Modernism is a literary, artistic, and political movement beginning at the end of the nineteenth century and continuing into the middle of the twentieth. In general, modernism stretches from 1899 to 1945, but can also be subdivided into early modernism, 1899 to 1914, and high modernism, 1914 to 1945. Lacking a concise definition of my own, I find myself drawn to a line of The Waste Land noted in our course materials. While the poem itself is a famous work of modernism incorporating many of the thematic and formal hallmarks of the movement, one line in particular sees the fullest expression of these characteristics. For example, “These fragments I have shored against my ruins” illustrates some particular formal and thematic elements indicative of work of the period.

Fragmentation, for instance, was common in literature of the time. Poetry was often disjointed and novels such as Faulkner’s The Sound and The Fury contain passages wherein separate thoughts and dialogues are often indistinguishable from one another. The world climate and a population reeling from staggering violence and death as a result of World War I and vexed emotions regarding technology as both salvation and destruction set the stage for fear and unease which then manifested itself in literature as fragmented sentences and seemingly incohesive thoughts. This is slightly different albeit related to Christopher Reed’s observation that modernism is “a cascade of oppositions.”

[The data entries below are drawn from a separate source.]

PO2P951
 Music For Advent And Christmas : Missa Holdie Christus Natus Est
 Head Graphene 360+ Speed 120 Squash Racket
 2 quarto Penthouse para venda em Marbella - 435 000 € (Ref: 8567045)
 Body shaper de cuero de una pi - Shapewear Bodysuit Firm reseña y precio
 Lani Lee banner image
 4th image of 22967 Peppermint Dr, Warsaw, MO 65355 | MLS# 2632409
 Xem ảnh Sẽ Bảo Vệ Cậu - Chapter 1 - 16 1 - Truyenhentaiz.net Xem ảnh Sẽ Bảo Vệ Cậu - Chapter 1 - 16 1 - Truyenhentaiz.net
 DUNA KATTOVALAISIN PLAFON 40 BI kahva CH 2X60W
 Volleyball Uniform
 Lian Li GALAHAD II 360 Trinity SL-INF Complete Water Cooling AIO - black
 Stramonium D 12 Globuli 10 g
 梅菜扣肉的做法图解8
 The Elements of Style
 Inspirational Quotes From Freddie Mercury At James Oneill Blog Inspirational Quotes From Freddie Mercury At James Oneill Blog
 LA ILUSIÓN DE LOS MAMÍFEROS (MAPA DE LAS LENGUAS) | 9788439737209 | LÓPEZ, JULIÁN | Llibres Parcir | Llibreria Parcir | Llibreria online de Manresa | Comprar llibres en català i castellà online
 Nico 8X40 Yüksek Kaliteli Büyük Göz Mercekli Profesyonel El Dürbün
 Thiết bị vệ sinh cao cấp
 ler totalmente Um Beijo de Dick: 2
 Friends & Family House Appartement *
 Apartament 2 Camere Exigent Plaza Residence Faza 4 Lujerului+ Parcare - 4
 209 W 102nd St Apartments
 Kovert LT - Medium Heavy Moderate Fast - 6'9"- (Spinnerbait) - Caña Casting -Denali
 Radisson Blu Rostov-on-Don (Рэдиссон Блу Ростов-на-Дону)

Perhaps it was the trauma resulting from the events of the war that led to a desire to reinvent much of literature and, by extension, a reinvention of the authors who created it in order to jump start the healing process. This is most available in Ezra Pound’s resounding command to “make it new.” The movement is described by Michael Levenson as “turbulent,” but how could it be anything but in a world that was not only shrinking--the emergence of a global community resulting in increased technology--but also now aware of the horrors of violent conflict in that global community. This was further magnified by the industrial revolution’s impact on weaponry as well as other less apocalyptic improvements.

These non-violent and less morbid changes occurring during the decades in which modernism thrived are mentioned by Reed and helped give the era a recognizable look and feel. Aesthetically speaking, “high-tech design and abstract art became the look of modernity” as did “the refusal of norms of beauty” (Levenson 3). The authors themselves, individuals such as T.S Eliot, Ezra Pound, Virginia Woolf, and T.E Hulme, H.D., Joseph Conrad, and Gertrude Stein to name a few, were often serious and able to write, even in times of personal strife. Other names commonly associated with modernism include composers Stravinsky and Schoenberg, artists like Picasso, and architect Walter Gropius. In general, the movement and the work resulting from it are regarded as masculine despite the contributions of women, an inaccurate perception these women often addressed.

Personally, it was the intersection of gender and modernism that I found most intriguing in these readings. It was a pairing that I neglected to focus on in my own very limited study of modernism, but one which I am grateful for as I will now read these texts with an eye towards gender and its implications. I find it interesting although not surprising that it was the female writers, Woolf for instance, who focused more on gender in their writing. It seems the marginalized groups, be they race, gender, class etc. are the ones who must explore it in their work. It was though a single sentence in one of Scott’s introductions which struck me: “Modernism, particularly as negotiated through the cultural complex of gender, in the broader scope of modernity, and verging upon challenges of globalism is “new” once again. I imagine I gravitate towards this line since it incorporates a discussion of gender with the maxim that has stuck with me and defines so much of what I notice in the writing of the time.